- [Problem set]
[1] Answer these from the passage on working with associates:
(a) How large was the live deal the associate worked on?
(b) Between what hours did she leave the office each day?
(c) For how long did the second writer try to do as much work as possible alone?
[2] Say whether each statement agrees with the passage on working with associates, quoting the words that decide it.
(a) The associate was staffed with three first-year analysts.
(b) The VP on the deal reviewed everything in detail.
(c) The second writer's work product got worse after delegating more.

I worked with an awesome associate on a $2b live deal. She was an associate 2/3 and did a lot of work. She was staffed with me (an intern at the time), two first-year analysts, and another associate. Basically, she took care of all parts of the IM she knew were very important and would be difficult for the rest of us to get right. She did a lot of checking too, but we also had a VP who was pretty hands-on and reviewed everything in detail. She did this while being on 3-4 other deals and she managed to be out of the office at 8-10pm every day. Extremely talented. I wish all associates were like her. 

 

The comments are largely true, but something that’s not talked about is the KPI differences between analysts and associates.

I tried to do as much as I could myself for the first 6 months-1 year (which paid huge dividends later on). However, I started delegating more as time went on, especially after a new class joined. My overall work product improved significantly, as I was able to spend the bulk of my time checking analyst work for errors and thinking about what to include in terms of industry commentary, etc. (NOT creating new pages, I hate associates who do that).

- [Recorded information]
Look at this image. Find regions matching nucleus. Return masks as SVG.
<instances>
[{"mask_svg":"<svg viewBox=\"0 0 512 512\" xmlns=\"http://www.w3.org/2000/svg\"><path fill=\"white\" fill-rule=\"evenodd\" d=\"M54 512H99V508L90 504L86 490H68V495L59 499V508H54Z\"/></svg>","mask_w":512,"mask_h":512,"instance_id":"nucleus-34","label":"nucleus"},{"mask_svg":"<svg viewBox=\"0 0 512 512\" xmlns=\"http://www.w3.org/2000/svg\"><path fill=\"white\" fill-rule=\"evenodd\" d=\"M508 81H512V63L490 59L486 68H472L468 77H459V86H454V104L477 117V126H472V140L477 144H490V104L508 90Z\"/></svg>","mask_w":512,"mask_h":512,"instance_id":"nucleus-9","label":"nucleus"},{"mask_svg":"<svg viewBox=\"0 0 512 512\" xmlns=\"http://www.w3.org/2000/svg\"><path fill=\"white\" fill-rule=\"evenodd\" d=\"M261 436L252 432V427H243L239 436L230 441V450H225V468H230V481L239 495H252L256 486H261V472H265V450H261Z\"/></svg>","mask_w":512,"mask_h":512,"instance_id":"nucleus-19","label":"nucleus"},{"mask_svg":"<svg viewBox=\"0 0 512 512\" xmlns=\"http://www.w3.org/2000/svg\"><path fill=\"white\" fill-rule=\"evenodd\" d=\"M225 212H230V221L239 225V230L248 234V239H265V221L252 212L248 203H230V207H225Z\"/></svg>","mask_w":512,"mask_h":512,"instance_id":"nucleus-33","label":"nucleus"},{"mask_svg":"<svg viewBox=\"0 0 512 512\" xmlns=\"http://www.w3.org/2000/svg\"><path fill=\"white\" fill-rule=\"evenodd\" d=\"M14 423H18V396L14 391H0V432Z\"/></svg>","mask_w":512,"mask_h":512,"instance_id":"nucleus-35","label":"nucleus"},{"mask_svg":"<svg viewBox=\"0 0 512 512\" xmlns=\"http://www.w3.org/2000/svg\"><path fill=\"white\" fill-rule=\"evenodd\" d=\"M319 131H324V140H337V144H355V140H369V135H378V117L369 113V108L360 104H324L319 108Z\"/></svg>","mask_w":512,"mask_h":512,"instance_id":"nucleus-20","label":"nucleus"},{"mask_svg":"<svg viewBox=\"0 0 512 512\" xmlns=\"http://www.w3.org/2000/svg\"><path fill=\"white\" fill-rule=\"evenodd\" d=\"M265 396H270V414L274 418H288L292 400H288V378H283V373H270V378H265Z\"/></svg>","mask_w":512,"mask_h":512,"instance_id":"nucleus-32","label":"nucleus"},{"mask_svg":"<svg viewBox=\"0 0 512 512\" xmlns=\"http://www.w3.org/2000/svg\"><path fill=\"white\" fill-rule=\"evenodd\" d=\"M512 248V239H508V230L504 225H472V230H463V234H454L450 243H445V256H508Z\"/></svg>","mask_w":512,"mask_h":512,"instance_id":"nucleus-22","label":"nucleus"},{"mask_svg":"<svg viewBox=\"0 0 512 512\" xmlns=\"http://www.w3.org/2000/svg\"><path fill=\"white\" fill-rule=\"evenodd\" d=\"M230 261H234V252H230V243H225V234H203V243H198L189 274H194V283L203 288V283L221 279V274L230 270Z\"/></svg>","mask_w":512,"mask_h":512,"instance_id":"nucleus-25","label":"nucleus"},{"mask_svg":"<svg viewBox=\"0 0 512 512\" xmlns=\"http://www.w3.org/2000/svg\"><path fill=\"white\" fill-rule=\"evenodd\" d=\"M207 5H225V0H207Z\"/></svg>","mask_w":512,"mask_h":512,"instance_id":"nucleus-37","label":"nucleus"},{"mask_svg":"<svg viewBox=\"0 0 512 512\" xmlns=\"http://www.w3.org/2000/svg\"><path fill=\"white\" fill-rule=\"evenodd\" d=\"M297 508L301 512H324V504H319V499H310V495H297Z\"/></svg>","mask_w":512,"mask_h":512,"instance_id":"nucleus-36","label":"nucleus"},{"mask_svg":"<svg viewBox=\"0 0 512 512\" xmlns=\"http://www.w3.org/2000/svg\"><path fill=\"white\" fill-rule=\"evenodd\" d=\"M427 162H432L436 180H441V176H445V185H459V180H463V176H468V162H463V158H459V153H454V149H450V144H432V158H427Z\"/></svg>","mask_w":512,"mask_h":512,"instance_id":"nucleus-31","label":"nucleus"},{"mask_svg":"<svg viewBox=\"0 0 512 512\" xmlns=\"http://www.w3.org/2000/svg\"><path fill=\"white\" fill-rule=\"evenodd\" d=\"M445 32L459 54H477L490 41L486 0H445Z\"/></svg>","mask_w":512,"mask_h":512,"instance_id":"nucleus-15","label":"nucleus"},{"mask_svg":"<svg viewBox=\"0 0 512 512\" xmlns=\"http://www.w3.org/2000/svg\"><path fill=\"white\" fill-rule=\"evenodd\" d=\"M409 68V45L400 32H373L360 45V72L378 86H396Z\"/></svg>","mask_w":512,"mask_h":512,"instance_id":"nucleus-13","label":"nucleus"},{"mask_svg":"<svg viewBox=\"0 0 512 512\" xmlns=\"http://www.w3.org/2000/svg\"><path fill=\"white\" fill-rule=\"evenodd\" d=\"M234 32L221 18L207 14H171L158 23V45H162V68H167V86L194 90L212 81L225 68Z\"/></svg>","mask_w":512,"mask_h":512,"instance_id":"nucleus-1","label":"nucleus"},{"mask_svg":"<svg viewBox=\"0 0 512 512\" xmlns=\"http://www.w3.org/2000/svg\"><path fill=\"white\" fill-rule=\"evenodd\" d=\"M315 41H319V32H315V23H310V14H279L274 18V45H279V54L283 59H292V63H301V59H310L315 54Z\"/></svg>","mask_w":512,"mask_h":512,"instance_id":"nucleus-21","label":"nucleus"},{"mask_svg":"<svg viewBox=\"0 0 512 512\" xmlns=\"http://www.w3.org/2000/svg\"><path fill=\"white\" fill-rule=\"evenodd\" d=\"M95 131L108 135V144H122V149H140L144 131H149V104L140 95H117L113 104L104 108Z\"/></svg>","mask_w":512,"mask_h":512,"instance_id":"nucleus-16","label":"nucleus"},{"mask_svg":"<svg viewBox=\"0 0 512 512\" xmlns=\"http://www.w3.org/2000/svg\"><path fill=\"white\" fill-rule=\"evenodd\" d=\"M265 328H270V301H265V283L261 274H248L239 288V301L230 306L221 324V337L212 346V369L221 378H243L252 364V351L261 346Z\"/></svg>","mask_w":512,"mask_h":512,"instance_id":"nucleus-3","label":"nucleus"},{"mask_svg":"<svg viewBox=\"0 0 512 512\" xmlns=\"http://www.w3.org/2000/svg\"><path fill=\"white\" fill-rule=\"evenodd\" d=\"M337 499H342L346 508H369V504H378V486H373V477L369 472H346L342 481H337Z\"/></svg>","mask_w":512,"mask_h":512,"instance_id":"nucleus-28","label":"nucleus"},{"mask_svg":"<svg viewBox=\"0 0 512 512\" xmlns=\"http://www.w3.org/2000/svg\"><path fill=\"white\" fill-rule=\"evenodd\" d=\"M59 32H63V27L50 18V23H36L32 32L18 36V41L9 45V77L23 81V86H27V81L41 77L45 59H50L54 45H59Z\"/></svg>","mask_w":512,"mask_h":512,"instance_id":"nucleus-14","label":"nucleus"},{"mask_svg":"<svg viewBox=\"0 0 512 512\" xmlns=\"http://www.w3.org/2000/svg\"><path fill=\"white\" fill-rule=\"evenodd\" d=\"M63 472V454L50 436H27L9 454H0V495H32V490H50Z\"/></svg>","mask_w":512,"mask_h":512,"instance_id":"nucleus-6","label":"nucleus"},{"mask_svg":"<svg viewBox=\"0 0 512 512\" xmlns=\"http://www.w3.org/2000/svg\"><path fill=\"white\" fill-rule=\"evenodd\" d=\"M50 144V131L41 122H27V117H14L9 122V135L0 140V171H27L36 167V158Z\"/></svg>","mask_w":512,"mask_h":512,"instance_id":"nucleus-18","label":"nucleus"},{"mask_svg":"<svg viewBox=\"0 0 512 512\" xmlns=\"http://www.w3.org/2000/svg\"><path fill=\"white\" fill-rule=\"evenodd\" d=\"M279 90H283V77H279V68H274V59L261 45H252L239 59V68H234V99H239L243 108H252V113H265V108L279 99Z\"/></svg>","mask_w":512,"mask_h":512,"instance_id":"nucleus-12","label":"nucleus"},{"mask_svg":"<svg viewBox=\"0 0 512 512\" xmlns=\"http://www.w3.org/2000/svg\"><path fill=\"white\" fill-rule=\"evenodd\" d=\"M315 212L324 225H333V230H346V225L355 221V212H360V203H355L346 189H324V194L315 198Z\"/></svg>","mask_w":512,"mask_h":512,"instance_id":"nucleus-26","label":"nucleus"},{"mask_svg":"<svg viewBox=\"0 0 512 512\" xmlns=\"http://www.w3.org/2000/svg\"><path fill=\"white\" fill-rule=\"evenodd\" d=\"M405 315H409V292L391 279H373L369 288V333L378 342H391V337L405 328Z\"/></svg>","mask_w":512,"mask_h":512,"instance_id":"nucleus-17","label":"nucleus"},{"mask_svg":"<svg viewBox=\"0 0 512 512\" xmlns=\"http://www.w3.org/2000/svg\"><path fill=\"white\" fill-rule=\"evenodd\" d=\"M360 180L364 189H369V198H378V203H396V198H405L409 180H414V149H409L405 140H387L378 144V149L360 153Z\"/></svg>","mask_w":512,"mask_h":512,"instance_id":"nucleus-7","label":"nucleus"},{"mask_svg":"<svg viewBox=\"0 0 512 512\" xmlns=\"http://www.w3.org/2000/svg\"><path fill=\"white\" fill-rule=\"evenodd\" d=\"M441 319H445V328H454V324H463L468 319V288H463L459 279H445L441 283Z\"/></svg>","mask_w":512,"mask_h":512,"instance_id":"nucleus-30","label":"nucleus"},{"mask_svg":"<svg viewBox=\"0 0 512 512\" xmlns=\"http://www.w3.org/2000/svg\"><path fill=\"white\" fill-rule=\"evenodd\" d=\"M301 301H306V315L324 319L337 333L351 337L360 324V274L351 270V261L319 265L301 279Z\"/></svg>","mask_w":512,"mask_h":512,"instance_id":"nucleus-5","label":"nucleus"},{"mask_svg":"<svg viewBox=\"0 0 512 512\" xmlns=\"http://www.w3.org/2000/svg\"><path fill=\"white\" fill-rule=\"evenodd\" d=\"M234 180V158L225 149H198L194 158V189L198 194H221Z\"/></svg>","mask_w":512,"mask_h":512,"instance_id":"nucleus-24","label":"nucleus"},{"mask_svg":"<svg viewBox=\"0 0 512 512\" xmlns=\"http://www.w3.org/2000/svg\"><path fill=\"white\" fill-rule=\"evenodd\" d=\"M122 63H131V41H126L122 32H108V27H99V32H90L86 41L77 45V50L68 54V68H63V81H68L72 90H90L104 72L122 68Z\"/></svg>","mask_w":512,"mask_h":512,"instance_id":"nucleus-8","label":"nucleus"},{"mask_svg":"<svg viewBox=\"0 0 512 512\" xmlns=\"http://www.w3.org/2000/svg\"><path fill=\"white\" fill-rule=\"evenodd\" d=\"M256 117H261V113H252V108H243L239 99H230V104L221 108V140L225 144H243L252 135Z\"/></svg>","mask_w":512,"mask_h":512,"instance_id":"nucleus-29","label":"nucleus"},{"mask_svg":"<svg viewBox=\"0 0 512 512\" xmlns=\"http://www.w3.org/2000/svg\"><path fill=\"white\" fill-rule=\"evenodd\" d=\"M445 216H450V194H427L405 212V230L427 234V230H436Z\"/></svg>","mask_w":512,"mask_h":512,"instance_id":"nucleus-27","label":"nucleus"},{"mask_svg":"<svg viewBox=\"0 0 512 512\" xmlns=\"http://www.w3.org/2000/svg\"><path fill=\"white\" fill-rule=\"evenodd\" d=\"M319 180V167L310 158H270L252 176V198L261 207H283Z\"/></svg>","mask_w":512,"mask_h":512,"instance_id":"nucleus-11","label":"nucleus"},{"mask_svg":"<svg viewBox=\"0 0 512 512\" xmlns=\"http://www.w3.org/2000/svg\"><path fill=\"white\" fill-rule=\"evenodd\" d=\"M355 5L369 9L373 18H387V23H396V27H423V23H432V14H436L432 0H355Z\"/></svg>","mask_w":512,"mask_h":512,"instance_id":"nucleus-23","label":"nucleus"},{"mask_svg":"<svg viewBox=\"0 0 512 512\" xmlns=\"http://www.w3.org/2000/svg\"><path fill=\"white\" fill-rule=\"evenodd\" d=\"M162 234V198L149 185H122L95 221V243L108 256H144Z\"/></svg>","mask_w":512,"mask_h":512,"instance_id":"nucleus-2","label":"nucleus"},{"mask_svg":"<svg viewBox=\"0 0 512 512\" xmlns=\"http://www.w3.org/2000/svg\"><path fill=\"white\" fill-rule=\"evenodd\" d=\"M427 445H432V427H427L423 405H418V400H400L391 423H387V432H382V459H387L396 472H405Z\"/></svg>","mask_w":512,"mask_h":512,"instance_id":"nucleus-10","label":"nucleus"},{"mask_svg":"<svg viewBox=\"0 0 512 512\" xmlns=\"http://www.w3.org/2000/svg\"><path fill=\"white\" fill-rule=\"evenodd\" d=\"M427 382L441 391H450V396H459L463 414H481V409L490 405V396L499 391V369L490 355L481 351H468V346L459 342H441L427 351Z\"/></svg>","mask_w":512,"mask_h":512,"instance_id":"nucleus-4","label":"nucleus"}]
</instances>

- [Answers for the exercise]
[1]
(a) $2b
(b) 8-10pm
(c) The first 6 months-1 year

[2]
(a) No: "two first-year analysts"
(b) Yes: "reviewed everything in detail"
(c) No: "My overall work product improved significantly"